Selected excerpt:
----

In civil cases, generally, the burden of proof rests upon the party who asserts the affirmative of an issue. 29 Am. Jur. 2d. Evidence § 127 (2d ed. 1994); Alex Sanders et al., Trial Handbook for S.C. Lawyers § 9:3 Party With Burden, Civil Cases (2000). The Department is the party asserting the affirmative in this case; therefore, the Department must prove by a preponderance of the evidence that Respondent through its agent, servant, or employee permitted or knowingly allowed the UCI to purchase beer from the licensed establishment in violation of 23 S.C. Code Ann. Regs. 7-9(B) (Supp. 2000). (1)

Ms. Thompson permitted or knowingly allowed the UCI to purchase beer from the licensed establishment. To "permit" means "[t]o consent to formally" or "[t]o give opportunity for" or "[t]o allow or admit of." Black's Law Dictionary 1160 (7th ed. 1999). This tribunal concludes that to "permit," according to its common meaning, clearly requires knowledge. A party manifests knowledge and consent to allowing a person under twenty-one years of age to purchase alcohol if, from the appearance of the person or otherwise, the party had sufficient information that would lead a prudent person to believe the person was under twenty-one, especially when a simple inquiry would have confirmed such fact. Feldman v. S.C. Tax Comm'n, 203 S.C. 49, 26 S.E.2d 22 (1943). The Feldman case delineated a two-part test for determining whether the required degree of knowledge is present:

1. Whether the Respondent knew that the UCI was under 21 years of age through independent knowledge, or



2. Had such information from the UCI's appearance or from other information

a. which would cause a prudent person to believe the UCI was under 21 years of age, and

b. would cause the same prudent person to conduct an inquiry to ascertain the correct age.

----

Given records:
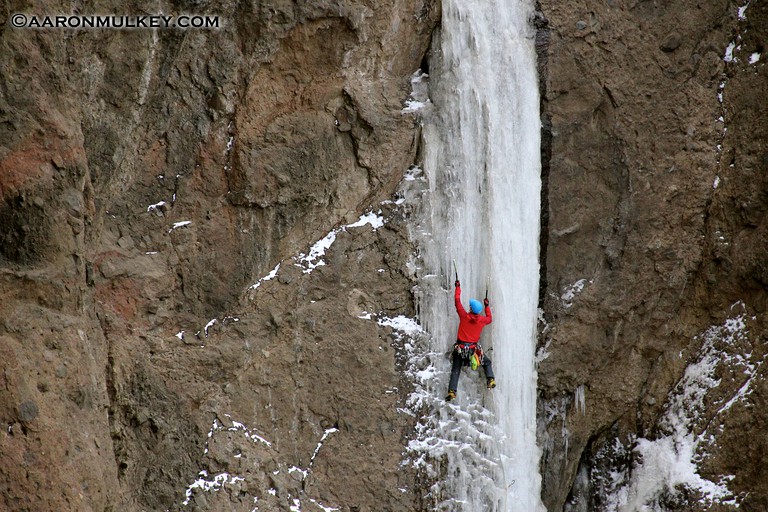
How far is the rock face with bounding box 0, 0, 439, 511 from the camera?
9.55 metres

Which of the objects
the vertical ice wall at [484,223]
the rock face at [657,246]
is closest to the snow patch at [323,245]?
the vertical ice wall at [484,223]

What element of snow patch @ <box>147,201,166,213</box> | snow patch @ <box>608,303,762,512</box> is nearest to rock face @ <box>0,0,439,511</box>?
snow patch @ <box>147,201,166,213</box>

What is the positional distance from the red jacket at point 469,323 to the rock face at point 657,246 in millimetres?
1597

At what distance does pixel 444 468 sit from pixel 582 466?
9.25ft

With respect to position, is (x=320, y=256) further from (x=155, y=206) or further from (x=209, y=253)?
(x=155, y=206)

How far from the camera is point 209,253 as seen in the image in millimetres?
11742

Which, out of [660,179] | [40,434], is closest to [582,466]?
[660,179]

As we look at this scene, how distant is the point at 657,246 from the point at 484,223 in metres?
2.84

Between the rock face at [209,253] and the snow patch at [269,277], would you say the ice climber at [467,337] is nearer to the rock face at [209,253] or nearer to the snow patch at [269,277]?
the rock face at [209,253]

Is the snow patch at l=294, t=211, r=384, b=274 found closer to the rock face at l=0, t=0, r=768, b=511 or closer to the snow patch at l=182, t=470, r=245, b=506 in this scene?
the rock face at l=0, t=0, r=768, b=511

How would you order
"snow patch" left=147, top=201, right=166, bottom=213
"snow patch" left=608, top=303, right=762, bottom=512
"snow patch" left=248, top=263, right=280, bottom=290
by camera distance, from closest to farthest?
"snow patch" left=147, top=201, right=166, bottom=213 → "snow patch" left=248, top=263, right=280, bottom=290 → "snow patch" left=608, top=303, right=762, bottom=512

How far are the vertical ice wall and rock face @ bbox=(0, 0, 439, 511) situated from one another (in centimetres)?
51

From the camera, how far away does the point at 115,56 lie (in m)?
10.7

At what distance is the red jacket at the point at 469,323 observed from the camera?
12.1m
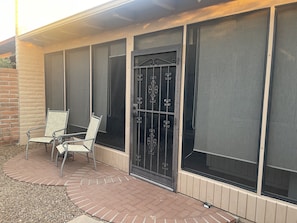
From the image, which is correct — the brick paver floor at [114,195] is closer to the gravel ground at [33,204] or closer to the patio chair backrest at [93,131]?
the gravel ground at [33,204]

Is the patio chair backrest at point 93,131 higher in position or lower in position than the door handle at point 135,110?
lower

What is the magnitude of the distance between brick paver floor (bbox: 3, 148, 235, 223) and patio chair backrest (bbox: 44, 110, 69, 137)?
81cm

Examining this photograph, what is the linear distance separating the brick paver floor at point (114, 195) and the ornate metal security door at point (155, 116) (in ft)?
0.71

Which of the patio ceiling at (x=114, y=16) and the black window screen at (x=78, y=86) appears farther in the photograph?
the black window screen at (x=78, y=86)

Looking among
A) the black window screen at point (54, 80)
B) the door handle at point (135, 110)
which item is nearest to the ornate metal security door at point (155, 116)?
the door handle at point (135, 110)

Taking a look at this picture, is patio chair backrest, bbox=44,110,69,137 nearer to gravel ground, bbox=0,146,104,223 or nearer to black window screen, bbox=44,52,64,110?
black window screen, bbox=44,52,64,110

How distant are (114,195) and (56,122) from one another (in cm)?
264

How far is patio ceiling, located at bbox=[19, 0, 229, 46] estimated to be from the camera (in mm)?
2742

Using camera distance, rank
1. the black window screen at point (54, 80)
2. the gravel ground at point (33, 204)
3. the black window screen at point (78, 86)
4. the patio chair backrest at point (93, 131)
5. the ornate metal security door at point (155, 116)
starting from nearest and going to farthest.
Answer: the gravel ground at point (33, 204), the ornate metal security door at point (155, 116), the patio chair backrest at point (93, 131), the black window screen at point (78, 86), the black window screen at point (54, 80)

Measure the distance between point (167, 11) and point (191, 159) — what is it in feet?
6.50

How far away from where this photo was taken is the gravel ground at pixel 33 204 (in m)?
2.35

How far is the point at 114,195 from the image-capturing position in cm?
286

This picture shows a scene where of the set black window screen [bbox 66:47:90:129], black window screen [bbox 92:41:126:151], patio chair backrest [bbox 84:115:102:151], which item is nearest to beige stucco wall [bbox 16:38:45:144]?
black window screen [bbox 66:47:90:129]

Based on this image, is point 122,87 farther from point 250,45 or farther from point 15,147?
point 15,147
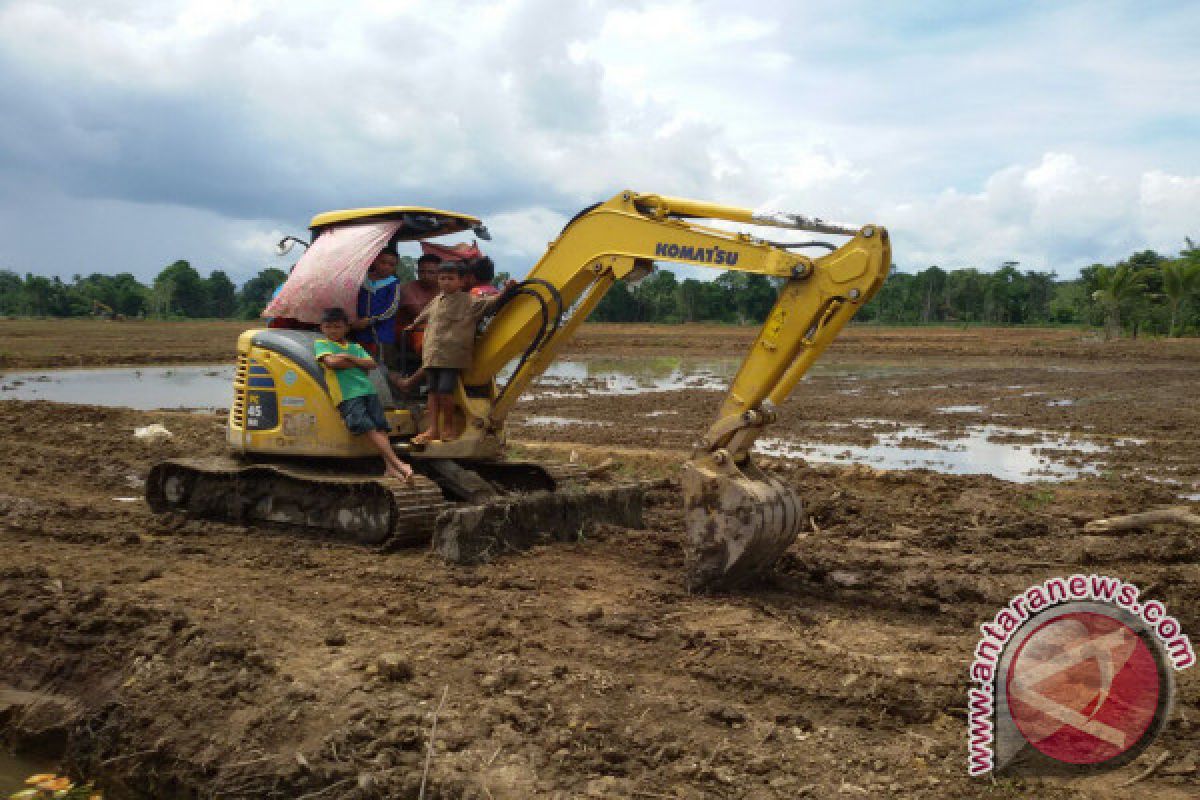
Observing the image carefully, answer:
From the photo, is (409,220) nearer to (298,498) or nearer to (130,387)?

----

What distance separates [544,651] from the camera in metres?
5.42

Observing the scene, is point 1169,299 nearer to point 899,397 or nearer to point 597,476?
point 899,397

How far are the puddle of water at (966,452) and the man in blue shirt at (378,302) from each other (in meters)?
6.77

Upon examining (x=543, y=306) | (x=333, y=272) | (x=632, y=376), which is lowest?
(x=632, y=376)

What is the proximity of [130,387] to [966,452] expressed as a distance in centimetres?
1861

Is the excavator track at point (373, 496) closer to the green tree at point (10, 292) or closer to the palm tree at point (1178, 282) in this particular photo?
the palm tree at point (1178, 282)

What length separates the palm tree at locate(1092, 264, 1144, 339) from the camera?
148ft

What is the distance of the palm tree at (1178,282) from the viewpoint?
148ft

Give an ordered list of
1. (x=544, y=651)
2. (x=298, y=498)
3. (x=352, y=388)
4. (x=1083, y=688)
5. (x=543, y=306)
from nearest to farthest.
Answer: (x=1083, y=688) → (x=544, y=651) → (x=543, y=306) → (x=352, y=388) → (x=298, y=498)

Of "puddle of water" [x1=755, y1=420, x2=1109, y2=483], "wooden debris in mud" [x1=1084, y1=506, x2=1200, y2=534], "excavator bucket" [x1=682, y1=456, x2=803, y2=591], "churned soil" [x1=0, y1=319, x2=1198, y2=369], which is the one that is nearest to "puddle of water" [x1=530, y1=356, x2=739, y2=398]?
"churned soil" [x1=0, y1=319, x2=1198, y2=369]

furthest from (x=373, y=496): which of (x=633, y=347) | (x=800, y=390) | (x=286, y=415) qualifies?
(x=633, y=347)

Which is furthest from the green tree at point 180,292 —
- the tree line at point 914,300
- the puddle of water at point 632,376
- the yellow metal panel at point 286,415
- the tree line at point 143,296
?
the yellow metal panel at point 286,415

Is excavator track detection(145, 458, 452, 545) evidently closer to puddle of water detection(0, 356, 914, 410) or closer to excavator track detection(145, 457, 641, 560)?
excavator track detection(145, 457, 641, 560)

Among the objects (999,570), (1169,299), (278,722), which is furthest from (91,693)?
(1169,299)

----

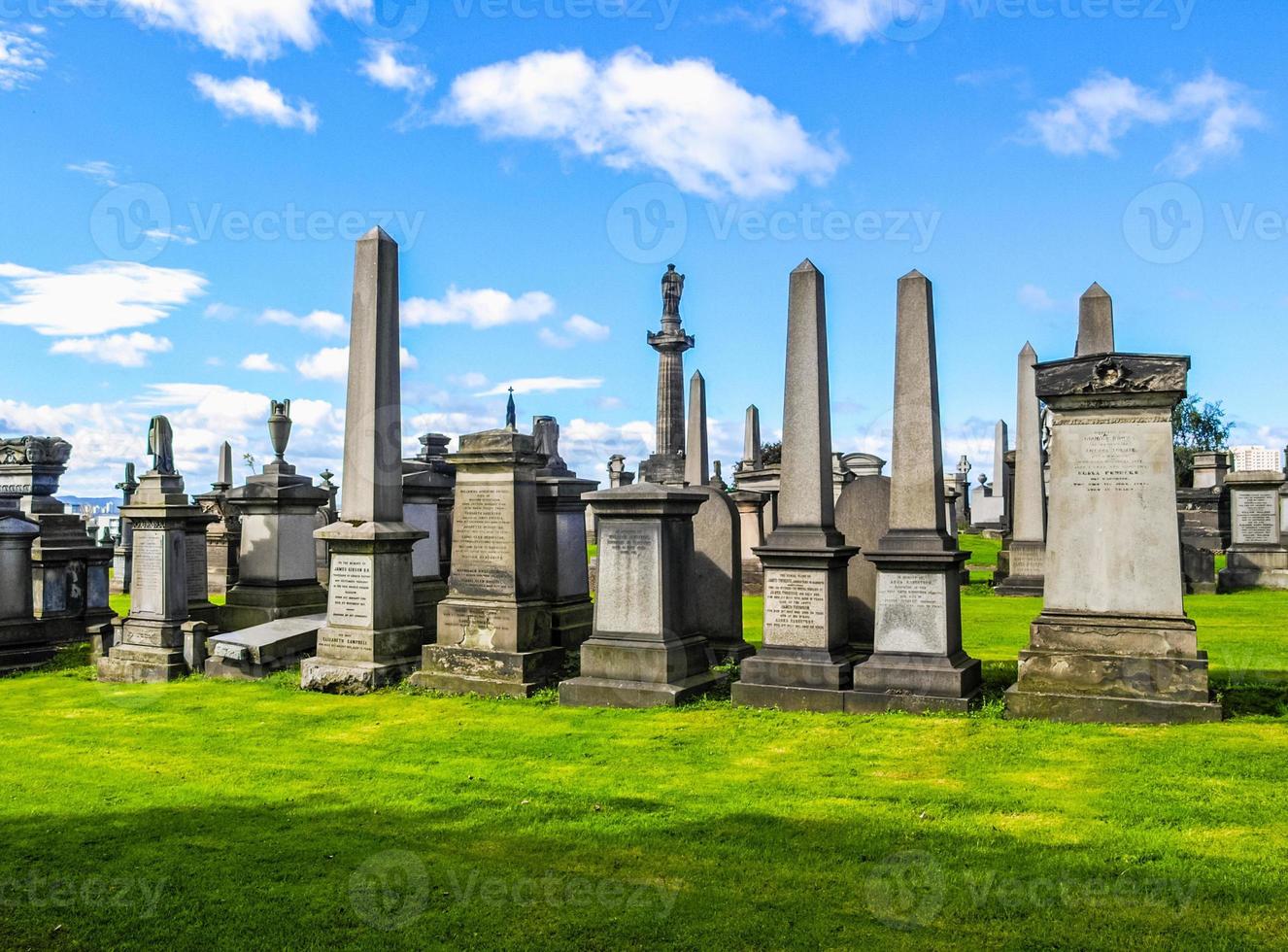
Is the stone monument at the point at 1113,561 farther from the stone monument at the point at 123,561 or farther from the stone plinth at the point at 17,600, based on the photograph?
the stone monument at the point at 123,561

----

Exercises to complete:
[1] Shorten the paragraph of the burden-of-proof excerpt that begins "In civil cases, generally," and keep its main facts.
[2] Reproduce the burden-of-proof excerpt word for word from "In civil cases, generally, the" to "(Supp. 2000). (1)".

Complete answers:
[1] In civil cases, the party asserting the affirmative of an issue usually carries the burden of proof. Here that party is the Department. So the Department must prove by a preponderance of the evidence that Respondent, through its agent, servant, or employee, permitted or knowingly allowed the UCI to buy beer from the licensed establishment, in violation of 23 S.C. Code Ann. Regs. 7-9(B) (Supp. 2000).

[2]
In civil cases, generally, the burden of proof rests upon the party who asserts the affirmative of an issue. 29 Am. Jur. 2d. Evidence § 127 (2d ed. 1994); Alex Sanders et al., Trial Handbook for S.C. Lawyers § 9:3 Party With Burden, Civil Cases (2000). The Department is the party asserting the affirmative in this case; therefore, the Department must prove by a preponderance of the evidence that Respondent through its agent, servant, or employee permitted or knowingly allowed the UCI to purchase beer from the licensed establishment in violation of 23 S.C. Code Ann. Regs. 7-9(B) (Supp. 2000). (1)